片岡義男『珈琲が呼ぶ』(光文社 2018)を読みました。本屋で探したが入手出来なかったとぼやいたら、アメリカ文学専門の友人が取り寄せて貸してくれたのです。送り状には「片岡は父親が日系2世であり、自身も幼少時にハワイで数年暮らしたことがあるためでしょうが、その英語力を生かしたというか、英語力に裏付けられた、アメリカ文化論になっていると思いました」とありました。

350頁もあるソフトカバーで、全編珈琲が絡んだエッセーです。余白の多い組みなんだろうと予想して、開いたら吃驚。ぎっしり詰まった文字、大胆に挿入された写真やデザイン画。ある意味で、贅沢を極めた本造りと言えましょう。

本書を探したのは、かつて『スローなブギにしてくれ』を読んで、作者に惹かれていたからです。ちょうど私は、『太平記』はハードボイルドタッチの軍記物語だ、という文章を書いたばかりで、専門家の友人が苦笑いしながらも、そう言えば細部の描写が詳しい点は共通している、と賛成してくれました。しかしその後は日々に逐われて、彼の新作を読むことはできずに歳月が過ぎてしまったのでした。

読む内に、独特の語り口が記憶から蘇ってきました。1960~70年代の神田・お茶の水、そして高田馬場や梅ヶ丘・中井など私鉄沿線の街のたたずまい、喫茶店の雰囲気、さらにインスタントコーヒーの普及に同調しながらも、砂糖やカップに凝ってみたりしていた時期のことが、活字の間からありありと起ち上がってきます。

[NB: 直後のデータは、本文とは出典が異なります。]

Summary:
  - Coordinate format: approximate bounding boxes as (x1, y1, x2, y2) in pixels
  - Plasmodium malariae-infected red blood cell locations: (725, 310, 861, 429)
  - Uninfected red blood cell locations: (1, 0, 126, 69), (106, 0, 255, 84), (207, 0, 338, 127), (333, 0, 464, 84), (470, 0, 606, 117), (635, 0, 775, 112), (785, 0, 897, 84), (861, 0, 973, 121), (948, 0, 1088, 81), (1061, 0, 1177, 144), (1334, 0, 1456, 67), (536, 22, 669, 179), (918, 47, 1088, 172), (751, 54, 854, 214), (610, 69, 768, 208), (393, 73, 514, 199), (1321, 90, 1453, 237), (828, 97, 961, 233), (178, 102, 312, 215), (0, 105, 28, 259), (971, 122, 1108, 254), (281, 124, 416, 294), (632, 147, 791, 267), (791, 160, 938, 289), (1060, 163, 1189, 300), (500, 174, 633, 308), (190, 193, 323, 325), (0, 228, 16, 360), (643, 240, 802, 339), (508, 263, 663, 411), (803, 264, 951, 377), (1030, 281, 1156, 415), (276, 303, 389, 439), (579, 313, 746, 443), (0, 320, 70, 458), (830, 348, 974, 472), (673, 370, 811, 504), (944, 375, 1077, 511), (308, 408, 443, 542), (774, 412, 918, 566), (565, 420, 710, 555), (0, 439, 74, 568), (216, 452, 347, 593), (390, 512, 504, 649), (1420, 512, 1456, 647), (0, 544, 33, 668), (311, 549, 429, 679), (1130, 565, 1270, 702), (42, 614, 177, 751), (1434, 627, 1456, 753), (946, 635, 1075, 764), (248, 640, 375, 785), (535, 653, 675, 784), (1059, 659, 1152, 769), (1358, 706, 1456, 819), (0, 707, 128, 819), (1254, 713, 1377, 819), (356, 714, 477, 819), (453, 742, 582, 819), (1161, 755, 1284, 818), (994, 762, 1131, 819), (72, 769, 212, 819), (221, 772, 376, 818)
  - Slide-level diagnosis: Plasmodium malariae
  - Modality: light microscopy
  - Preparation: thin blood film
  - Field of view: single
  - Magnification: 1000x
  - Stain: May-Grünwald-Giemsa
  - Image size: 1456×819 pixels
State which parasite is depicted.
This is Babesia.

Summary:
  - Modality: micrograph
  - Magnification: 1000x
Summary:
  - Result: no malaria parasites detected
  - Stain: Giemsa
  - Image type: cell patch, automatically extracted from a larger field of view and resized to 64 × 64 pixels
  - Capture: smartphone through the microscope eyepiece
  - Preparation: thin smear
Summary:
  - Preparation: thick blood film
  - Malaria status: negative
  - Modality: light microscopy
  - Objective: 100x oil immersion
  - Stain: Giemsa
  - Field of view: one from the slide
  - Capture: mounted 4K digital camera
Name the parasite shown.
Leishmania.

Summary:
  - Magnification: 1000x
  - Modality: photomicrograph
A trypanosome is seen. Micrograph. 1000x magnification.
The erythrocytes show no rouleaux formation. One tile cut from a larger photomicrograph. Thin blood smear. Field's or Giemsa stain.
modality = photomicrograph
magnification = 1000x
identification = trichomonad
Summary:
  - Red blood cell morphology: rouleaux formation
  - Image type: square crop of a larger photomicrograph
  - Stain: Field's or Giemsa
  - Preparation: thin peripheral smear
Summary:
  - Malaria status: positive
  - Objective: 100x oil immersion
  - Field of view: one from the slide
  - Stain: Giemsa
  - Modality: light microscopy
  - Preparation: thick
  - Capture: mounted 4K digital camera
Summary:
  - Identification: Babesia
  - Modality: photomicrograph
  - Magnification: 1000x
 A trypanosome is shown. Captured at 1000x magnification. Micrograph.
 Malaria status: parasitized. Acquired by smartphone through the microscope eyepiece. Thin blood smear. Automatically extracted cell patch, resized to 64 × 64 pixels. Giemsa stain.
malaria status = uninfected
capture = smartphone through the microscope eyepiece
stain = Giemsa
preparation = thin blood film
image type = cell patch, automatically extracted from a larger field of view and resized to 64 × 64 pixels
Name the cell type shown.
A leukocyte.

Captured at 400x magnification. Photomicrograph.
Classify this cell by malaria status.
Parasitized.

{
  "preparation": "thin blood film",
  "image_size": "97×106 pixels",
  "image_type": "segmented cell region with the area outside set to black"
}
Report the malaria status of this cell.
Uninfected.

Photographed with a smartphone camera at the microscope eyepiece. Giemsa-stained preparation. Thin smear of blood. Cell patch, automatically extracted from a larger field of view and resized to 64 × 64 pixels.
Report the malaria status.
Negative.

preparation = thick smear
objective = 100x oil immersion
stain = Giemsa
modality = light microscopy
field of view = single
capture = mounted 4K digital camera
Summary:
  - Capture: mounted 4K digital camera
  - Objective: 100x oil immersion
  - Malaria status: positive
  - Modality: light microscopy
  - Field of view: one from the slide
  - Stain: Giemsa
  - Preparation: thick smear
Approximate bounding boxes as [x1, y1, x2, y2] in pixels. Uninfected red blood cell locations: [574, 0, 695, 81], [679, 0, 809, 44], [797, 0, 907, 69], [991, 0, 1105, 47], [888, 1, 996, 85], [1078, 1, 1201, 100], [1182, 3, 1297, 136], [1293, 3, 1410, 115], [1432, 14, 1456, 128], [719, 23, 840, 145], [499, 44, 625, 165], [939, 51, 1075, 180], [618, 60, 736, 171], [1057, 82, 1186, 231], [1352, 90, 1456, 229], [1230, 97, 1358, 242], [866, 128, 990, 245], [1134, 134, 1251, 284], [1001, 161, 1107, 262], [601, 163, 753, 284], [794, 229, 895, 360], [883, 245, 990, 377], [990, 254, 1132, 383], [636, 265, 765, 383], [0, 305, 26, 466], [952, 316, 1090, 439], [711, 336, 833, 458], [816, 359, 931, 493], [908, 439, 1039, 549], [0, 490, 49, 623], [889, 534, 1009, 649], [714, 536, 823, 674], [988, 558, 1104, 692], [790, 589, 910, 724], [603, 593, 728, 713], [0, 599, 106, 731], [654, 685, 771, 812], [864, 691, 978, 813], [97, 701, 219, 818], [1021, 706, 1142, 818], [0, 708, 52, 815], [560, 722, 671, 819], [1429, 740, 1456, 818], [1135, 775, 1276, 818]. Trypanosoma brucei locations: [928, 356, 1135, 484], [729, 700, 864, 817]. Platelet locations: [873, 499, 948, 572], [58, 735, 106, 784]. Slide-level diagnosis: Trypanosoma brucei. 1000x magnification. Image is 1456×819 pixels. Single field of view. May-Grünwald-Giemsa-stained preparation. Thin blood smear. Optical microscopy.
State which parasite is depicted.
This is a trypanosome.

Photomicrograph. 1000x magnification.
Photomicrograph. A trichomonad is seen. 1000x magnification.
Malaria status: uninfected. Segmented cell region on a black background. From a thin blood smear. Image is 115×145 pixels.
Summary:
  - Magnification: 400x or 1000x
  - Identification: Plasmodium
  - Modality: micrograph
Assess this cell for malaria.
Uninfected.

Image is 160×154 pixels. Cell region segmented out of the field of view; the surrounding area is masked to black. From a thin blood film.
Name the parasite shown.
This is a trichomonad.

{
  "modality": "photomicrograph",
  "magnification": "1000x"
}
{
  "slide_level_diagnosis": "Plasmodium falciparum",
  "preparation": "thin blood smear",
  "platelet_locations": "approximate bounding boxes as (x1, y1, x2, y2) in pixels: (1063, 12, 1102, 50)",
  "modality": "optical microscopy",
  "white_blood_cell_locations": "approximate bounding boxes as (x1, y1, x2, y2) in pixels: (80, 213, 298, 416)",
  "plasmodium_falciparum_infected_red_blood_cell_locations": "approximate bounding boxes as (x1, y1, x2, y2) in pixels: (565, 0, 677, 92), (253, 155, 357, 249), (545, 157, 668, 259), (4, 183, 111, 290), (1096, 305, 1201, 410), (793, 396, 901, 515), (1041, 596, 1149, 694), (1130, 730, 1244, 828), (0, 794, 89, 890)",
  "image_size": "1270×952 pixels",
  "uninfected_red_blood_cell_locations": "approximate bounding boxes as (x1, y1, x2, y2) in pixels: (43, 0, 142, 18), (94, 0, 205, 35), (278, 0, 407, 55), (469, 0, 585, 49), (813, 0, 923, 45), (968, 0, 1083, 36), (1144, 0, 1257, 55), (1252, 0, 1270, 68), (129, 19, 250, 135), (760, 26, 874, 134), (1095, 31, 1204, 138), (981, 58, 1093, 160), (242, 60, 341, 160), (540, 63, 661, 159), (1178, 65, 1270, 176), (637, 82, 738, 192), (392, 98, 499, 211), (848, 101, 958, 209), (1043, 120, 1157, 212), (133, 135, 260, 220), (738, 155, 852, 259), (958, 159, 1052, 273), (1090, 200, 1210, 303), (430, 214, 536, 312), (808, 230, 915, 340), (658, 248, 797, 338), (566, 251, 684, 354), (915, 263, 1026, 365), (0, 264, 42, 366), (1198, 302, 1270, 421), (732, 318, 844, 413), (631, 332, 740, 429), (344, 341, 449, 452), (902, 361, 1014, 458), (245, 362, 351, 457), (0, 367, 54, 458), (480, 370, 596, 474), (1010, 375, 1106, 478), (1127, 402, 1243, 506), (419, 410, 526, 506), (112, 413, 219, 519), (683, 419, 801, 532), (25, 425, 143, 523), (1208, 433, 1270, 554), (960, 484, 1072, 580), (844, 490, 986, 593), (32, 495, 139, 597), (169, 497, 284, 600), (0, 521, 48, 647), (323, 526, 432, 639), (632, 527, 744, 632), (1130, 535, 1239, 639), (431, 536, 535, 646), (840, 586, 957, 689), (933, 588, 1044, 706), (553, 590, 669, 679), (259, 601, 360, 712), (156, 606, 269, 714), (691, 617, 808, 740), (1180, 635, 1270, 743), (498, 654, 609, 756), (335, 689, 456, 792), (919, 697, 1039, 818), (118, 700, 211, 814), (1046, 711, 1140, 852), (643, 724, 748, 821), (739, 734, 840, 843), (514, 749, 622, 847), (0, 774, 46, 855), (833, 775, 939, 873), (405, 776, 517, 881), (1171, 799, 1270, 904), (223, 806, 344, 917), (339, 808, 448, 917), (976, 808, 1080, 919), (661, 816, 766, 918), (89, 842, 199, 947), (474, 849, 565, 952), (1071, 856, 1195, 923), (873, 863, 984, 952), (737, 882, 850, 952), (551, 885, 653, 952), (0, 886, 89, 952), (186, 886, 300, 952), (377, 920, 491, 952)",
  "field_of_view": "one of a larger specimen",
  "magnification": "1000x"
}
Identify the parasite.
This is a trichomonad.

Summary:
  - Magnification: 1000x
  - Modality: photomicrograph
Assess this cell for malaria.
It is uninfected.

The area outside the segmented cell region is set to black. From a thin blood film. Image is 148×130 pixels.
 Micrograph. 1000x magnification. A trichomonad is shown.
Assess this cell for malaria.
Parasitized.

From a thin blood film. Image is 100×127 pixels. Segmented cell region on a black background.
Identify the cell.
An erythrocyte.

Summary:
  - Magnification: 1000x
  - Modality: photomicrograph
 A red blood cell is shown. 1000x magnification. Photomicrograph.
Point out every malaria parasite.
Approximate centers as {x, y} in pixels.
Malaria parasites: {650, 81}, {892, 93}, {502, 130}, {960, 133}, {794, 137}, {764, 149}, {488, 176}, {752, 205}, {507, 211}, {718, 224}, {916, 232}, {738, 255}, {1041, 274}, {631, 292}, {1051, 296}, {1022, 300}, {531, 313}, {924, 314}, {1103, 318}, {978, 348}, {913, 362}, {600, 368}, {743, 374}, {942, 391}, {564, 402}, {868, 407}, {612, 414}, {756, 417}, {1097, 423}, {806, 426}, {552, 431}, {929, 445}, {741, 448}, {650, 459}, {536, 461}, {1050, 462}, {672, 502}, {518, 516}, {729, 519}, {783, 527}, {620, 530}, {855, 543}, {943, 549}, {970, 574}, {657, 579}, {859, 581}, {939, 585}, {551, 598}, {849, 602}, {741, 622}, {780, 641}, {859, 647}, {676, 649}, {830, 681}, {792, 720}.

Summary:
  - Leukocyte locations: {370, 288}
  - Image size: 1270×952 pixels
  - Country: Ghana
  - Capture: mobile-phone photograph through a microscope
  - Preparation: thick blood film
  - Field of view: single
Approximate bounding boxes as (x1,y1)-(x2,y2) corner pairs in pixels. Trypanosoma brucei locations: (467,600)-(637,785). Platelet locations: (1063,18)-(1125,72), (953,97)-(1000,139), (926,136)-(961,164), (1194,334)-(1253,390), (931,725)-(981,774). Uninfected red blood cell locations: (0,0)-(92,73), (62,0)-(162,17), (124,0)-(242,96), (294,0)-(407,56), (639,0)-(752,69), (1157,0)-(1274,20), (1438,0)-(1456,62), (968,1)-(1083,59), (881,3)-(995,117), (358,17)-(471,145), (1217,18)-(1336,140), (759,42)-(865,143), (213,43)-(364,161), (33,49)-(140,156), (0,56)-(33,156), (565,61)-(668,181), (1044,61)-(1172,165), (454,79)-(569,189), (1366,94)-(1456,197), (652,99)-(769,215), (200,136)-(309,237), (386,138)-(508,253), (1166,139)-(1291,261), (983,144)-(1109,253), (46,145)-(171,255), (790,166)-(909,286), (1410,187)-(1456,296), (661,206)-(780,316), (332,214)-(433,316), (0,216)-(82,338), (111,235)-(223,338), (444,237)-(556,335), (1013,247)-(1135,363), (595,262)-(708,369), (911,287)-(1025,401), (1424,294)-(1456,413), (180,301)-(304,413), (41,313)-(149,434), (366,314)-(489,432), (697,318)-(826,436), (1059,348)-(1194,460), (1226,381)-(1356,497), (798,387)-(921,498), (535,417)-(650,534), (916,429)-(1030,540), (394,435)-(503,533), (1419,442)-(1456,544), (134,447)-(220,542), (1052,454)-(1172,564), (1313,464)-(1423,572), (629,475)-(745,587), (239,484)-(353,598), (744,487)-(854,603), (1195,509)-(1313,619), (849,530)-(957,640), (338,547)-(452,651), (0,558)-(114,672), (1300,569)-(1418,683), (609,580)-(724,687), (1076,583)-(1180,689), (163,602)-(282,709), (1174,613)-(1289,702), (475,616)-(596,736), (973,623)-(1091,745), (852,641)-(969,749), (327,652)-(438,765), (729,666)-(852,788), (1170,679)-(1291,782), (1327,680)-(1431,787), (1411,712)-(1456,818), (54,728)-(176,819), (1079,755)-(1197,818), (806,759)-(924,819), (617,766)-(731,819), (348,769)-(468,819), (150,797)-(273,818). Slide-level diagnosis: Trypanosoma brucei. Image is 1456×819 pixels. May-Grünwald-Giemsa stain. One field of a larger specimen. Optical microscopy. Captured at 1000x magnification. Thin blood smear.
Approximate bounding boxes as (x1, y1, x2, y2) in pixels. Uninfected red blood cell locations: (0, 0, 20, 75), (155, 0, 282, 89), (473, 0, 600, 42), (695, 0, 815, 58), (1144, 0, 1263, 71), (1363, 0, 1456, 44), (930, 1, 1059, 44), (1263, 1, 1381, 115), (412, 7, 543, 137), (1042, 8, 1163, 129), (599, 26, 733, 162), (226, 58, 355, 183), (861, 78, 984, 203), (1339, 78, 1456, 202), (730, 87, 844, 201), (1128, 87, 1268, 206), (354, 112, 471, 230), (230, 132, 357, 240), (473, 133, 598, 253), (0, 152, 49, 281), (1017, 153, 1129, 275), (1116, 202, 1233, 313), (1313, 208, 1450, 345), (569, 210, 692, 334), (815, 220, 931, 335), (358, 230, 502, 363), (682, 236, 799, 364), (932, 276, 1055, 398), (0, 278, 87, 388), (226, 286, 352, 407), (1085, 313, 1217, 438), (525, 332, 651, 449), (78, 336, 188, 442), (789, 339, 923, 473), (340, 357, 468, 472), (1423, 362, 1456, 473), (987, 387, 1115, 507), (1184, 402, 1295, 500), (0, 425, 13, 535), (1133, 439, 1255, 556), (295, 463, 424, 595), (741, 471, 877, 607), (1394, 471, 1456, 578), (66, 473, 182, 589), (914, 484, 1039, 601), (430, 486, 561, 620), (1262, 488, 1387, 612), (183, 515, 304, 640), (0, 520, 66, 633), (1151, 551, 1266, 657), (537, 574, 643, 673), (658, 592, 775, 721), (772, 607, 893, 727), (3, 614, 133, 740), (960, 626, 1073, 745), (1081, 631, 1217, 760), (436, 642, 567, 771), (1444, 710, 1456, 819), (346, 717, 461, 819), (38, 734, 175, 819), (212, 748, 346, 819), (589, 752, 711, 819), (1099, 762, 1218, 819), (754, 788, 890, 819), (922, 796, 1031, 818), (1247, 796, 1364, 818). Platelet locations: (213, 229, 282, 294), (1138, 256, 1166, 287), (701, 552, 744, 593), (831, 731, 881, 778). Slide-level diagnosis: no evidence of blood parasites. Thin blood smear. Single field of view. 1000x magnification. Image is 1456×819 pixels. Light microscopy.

友人の言うように、彼の英語に関する感覚の鋭敏さ、外国映画やジャズに関する知識の該博さには舌を巻きます。中にはだらだら書き流したような文章もありますが、意図的にことの順序を入れ替えて書いたりする作家魂に、一種の郷愁を感じました。編集者たちとの付き合いや漫画に関する蘊蓄も、よき時代の1コマなのでしょうが、もはや私の世界とは遠くて、読後の幸福感のみが残りました。